BLSCT separates viewing from spending at the cryptographic level. The audit key is the 80-byte concatenation:

audit_key = view_secret_v (32 bytes) || master_spending_pubkey_S (48 bytes)

Holding the audit key lets you:

  • Scan every block and identify outputs addressed to any sub-address derived from this wallet (using view tag + the receiver's stealth key derivation).
  • Recover every amount on those outputs (via the shared secret and the nonce).
  • Iterate through sub-address indices deterministically (since S is public, sub-address DPKs are computable).

Holding the audit key does not let you:

  • Spend anything. Spending requires the master spending secret, which is never exposed by the audit key.
  • Derive new sub-addresses outside the published index range (if the sub-address pool has not been advanced).

Exporting an audit key

Via RPC on a running wallet:

navio-cli getblsctauditkey

Via SDK:

const auditHex = keyManager.getAuditKeyHex();
// 160-hex-char string: 32 bytes view secret || 48 bytes spending pubkey

Importing an audit key

Via RPC:

navio-cli importblsctauditkey <hex>

Via SDK, creating a watch-only wallet:

const client = new NavioClient({
    walletDbPath: './audit-wallet.db',
    electrum: { host: 'localhost', port: 50005 },
    restoreFromAuditKey: '<160-hex>',
    restoreFromHeight: 50000,     // block height when the wallet was first active
    network: 'testnet',
});
await client.initialize();
await client.sync();

Audit wallets are the standard building block for exchange deposit monitoring, compliance auditing, and multi-wallet dashboards. See Build a watch-only audit wallet.

Encryption

Wallet databases can be encrypted at rest:

  • Key derivation: Argon2id — 64 MB memory, 3 iterations, 4-lane parallelism.
  • Encryption: AES-256-GCM with 12-byte random IV per encryption.
  • Salt: 16 bytes, stored alongside the verification hash.

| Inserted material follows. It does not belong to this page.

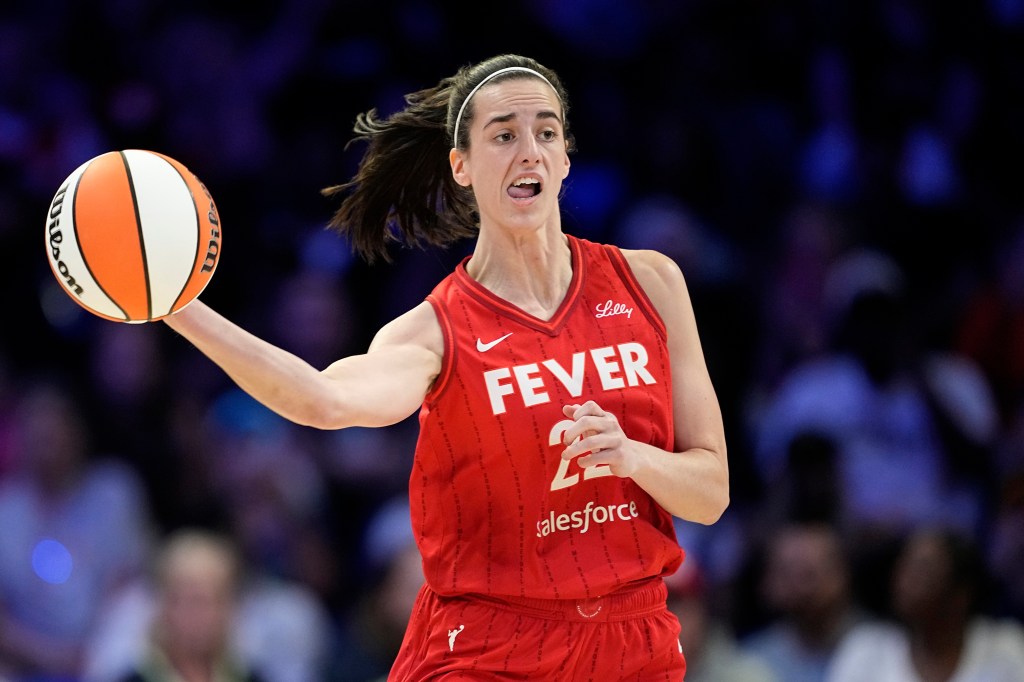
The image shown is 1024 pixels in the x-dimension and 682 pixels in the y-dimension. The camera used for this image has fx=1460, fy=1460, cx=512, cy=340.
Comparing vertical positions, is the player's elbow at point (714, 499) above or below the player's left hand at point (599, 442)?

Encryption is transparent to the application — NavioClient exposes setPassword, lock, unlock, and changePassword on the KeyManager, plus exportEncrypted and loadEncrypted on the WalletDB for full-database backup/restore. See the encryption guide for details.

Wallet creation heights

BLSCT requires scanning every block for outputs addressable by the wallet. To skip irrelevant history, every wallet records a creation height:

  • On a new wallet, sync starts from chainTip - 100 by default.
  • On a restore (seed/mnemonic/audit key), you pass restoreFromHeight as the earliest block the wallet might have been funded in.

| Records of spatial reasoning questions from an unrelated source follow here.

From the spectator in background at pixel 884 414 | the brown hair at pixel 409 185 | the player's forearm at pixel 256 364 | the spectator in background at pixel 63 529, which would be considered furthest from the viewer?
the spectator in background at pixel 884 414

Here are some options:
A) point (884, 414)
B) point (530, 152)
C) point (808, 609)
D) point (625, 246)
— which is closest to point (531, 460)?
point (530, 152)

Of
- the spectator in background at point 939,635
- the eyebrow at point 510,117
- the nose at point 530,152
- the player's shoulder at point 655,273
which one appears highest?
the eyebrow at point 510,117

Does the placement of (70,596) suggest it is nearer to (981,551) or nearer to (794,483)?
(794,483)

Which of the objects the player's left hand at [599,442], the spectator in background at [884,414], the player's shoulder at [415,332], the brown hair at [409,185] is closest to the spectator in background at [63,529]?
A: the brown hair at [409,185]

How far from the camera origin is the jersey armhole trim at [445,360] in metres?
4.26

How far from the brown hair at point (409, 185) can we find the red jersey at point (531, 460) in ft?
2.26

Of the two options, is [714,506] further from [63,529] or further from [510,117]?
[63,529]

Setting creationHeight too low wastes sync time; too high misses deposits. On an exchange audit wallet, set it to the block where the first deposit occurred (or earlier to be safe).

Storage backends

The SDK stores wallet state in SQLite. Three adapters are auto-selected by environment:

Platform Adapter Backing store
Browser sql.js (WASM) IndexedDB
Node.js better-sqlite3 File on disk
Tests sql.js Pure in-memory

See SDK database guide for schema and migration between adapters.

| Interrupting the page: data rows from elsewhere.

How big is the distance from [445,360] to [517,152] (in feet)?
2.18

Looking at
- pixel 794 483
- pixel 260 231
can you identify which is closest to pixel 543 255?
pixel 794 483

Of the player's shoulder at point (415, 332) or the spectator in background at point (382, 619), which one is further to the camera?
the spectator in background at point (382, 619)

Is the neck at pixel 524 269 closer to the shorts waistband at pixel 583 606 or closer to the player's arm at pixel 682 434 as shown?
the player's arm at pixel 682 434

What's inside the wallet database

Tables (simplified):

Table Purpose
keys, out_keys Plaintext key material (when not encrypted)
crypted_keys, crypted_out_keys Encrypted key material (when encrypted)
view_key, spend_key Master view/spend keys
hd_chain HD chain counters per pool
master_seed BIP-39 mnemonic (or raw seed) for recovery
sub_addresses (account, index) → DPK map
wallet_outputs Detected UTXOs with recovered amounts
wallet_metadata Creation height, creation time, version
encryption_metadata Argon2id salt + password verification hash
tx_keys Per-block transaction keys (optional, for resync)
block_hashes Ring buffer of block hashes for reorg detection
sync_state Last synced height + chain tip

See the SDK database page for full column definitions.